*** Material provided ***
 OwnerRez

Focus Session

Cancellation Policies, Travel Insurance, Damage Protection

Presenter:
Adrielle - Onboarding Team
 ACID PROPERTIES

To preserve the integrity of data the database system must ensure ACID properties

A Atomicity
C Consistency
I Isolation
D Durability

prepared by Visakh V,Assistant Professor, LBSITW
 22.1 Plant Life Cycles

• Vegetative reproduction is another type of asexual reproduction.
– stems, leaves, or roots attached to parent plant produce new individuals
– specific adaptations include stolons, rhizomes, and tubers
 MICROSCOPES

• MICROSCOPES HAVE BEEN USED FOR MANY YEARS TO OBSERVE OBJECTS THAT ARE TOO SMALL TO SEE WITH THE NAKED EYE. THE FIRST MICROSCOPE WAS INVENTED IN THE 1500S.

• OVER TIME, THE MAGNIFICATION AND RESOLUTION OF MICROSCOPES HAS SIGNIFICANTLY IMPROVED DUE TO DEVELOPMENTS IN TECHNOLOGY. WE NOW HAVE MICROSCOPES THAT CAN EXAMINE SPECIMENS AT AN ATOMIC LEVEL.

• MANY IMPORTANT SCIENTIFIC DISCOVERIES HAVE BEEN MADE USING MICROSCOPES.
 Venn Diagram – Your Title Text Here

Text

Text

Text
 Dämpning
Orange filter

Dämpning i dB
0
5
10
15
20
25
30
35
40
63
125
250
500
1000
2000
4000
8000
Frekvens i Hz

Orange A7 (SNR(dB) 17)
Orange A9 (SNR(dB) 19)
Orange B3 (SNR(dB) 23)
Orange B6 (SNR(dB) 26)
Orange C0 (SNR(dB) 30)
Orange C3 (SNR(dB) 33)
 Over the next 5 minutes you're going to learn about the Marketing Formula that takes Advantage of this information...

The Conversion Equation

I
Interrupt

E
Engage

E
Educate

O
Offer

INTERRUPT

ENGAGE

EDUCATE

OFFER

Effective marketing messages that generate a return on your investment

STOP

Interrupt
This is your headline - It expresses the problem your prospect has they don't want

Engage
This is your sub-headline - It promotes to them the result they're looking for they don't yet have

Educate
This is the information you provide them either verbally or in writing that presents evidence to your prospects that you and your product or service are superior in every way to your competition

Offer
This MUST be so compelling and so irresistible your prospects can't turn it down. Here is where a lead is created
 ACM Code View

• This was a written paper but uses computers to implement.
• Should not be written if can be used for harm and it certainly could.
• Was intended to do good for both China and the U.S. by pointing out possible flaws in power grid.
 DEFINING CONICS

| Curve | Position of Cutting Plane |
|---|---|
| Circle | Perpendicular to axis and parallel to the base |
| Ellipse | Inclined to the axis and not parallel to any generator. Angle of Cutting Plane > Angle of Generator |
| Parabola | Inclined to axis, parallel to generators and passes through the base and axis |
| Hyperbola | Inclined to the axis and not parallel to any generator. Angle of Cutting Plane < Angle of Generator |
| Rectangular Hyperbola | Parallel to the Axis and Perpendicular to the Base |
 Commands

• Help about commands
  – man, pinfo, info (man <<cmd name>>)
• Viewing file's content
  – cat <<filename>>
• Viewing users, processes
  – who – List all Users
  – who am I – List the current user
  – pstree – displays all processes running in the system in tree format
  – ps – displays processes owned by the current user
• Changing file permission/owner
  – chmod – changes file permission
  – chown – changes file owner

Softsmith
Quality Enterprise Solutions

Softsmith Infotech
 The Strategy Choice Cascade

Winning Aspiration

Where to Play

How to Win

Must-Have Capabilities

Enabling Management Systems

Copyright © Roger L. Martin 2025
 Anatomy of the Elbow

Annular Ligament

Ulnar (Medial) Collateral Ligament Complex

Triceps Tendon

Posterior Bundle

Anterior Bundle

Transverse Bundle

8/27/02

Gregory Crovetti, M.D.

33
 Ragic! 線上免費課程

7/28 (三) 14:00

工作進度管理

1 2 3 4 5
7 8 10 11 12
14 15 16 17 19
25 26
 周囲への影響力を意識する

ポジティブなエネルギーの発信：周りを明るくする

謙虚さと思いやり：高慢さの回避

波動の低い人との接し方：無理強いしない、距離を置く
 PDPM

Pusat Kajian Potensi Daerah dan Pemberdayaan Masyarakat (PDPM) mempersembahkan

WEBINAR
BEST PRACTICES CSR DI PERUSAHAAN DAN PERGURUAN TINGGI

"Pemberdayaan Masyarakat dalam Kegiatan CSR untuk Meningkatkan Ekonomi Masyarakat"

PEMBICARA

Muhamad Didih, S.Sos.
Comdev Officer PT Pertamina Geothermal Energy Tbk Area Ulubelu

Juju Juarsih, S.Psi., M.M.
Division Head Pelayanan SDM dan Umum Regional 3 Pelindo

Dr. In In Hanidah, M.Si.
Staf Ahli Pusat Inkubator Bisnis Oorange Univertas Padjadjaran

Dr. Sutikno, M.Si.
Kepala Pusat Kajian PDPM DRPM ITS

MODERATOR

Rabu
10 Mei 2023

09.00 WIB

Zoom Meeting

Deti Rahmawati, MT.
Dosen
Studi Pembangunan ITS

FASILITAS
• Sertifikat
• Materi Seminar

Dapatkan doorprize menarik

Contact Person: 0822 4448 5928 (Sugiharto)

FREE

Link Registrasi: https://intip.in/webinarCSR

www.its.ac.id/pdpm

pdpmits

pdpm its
*** End of Material provided ***
• **Goal of the exercise**
Lines holding the word "current" are the answer; copy each one from the records above.

• **Solution to the exercise**
  – who am I – List the current user
  – ps – displays processes owned by the current user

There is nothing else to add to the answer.